Knowledge transfer is a vital part of any organization’s ability to develop, grow, adapt, and course correct when needed. Unfortunately, knowledge transfer tends to be an area where a haphazard approach is taken, if any approach is taken at all.
Knowledge transfer includes any action, under which there is disclosure to others what an individual knows (Winkler, 2014). Successful knowledge transfer occurs when there is an eventual accumulation and assimilation of new knowledge from one party to another (Winkler, 2014). From an organizational standpoint, knowledge transfer is what allows forward progress by allowing others to learn from a compounding of information and lessons learned in hopes of not repeating the same things again. The process of knowledge transfer tends to be thought of in the context of relocation of a particular body of knowledge, but it also includes the modification of the transferred knowledge for the purpose of adapting it to be used in another context (Kumar, Ganesh 2009).

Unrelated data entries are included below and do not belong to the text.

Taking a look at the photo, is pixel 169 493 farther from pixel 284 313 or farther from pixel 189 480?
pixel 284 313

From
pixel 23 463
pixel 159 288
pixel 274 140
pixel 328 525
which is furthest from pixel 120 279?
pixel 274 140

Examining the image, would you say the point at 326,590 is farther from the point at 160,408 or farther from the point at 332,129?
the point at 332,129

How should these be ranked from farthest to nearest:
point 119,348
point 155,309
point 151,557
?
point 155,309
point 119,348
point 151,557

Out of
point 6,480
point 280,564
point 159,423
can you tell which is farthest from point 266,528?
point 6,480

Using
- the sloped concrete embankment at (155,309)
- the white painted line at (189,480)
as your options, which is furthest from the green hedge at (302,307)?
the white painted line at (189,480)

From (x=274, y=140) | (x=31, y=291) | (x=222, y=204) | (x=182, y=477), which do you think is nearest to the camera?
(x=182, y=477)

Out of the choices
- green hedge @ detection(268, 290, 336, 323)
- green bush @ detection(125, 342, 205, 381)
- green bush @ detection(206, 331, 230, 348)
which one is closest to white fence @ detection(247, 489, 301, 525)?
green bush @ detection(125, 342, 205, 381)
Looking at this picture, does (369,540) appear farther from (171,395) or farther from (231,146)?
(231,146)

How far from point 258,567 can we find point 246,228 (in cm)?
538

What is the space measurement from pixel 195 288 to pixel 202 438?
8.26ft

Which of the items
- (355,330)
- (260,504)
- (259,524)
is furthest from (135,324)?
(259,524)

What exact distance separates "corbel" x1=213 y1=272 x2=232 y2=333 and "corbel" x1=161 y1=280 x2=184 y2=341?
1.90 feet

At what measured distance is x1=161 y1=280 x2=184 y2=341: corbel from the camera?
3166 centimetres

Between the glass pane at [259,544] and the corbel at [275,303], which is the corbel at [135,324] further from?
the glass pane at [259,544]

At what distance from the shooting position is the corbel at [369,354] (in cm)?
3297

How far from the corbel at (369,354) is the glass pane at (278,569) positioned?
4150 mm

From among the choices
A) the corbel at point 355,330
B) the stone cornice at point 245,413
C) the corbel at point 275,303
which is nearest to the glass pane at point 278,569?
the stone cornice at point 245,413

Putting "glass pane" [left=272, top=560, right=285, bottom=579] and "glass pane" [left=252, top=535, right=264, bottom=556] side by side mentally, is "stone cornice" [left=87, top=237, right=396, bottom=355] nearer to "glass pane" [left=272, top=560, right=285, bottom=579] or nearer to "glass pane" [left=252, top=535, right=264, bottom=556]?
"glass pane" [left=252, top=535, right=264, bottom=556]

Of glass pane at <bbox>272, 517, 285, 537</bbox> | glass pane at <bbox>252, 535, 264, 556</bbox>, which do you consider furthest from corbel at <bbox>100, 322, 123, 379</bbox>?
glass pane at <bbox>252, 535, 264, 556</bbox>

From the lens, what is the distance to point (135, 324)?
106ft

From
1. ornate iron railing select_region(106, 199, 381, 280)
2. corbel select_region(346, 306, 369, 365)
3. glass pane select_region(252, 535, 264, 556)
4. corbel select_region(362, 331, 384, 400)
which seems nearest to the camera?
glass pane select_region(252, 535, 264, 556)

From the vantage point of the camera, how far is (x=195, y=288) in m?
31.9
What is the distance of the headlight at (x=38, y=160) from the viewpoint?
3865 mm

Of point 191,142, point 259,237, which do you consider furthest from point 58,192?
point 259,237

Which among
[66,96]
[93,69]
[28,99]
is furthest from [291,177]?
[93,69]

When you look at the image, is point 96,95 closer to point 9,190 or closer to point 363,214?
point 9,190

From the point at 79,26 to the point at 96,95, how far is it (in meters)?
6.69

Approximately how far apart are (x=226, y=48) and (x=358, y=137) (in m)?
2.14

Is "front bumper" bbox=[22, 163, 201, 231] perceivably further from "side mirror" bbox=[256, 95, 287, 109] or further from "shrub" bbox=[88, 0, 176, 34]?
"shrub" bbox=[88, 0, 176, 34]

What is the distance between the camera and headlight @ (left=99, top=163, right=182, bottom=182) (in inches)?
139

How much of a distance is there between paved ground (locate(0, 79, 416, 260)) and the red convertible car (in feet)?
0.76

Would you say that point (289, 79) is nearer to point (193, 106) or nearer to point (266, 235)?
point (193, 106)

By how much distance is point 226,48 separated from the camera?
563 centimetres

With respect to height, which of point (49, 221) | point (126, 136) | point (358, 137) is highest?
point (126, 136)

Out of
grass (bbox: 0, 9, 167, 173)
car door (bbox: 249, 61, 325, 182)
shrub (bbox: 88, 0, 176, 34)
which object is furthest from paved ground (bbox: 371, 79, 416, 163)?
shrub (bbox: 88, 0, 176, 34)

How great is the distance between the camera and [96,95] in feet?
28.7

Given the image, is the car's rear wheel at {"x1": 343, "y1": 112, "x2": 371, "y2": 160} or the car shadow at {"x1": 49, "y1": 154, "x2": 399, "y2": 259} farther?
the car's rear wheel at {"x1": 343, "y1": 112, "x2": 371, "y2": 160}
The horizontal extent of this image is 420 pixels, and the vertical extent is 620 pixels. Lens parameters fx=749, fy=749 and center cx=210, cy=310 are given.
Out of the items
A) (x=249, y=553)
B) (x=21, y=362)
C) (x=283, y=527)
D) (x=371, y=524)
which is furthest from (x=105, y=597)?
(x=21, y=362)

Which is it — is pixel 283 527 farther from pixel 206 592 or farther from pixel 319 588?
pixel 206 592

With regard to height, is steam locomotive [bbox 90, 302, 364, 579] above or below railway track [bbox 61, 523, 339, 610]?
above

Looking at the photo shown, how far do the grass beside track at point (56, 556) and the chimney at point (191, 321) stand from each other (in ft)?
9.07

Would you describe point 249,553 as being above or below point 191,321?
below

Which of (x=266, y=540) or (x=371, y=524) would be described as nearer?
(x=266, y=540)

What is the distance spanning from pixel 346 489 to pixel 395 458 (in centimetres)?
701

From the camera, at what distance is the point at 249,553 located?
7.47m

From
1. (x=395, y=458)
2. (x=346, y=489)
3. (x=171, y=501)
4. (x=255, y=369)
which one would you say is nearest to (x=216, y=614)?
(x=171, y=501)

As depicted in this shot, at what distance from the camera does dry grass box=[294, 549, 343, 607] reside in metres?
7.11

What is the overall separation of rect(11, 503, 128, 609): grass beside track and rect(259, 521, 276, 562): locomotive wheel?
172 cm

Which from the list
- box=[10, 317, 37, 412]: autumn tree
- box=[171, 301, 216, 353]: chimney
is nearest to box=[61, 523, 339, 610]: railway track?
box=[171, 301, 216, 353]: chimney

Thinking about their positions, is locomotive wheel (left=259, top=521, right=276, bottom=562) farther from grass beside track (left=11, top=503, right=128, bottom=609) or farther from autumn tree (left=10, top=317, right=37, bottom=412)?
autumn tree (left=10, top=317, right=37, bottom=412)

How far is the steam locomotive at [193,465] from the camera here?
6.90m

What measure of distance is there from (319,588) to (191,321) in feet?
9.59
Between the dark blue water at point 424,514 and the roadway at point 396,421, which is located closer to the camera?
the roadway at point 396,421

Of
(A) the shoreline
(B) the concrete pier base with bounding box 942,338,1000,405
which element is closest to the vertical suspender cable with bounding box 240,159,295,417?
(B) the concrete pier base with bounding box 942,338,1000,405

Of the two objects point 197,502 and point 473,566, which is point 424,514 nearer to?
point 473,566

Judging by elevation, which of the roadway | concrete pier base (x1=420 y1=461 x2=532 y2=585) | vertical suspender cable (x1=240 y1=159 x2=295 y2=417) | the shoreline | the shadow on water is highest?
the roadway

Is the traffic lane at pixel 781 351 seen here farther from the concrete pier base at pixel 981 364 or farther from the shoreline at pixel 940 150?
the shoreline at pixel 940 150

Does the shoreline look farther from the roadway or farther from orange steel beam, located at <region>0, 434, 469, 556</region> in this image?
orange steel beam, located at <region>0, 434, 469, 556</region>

A likely reason organizations don’t take the time to be intentional with developing a strategic approach to knowledge transfer is because it is perceived to be a very complex and contextually multifactorially conditioned process (Liyanage, Elhag, Ballal, Li 2009, p. 123). Many organizations shy away from knowledge transfer because of the challenges that lie within developing a network of social relationships, and building a level of trust within social relations that link people (Butler et al., 2006). Organizations recognize the process of knowledge transfer fails when parties participating are not willing to share knowledge (Liyanage et al., 2009).
An effective model of transfer process is a cyle of awareness, acquisition, transformation, association, application, and knowledge externalization (Winkler, 2014). When used as a training model, knowledge transfer becomes an avenue for developing employee competencies and qualifications (Winkler, 2014).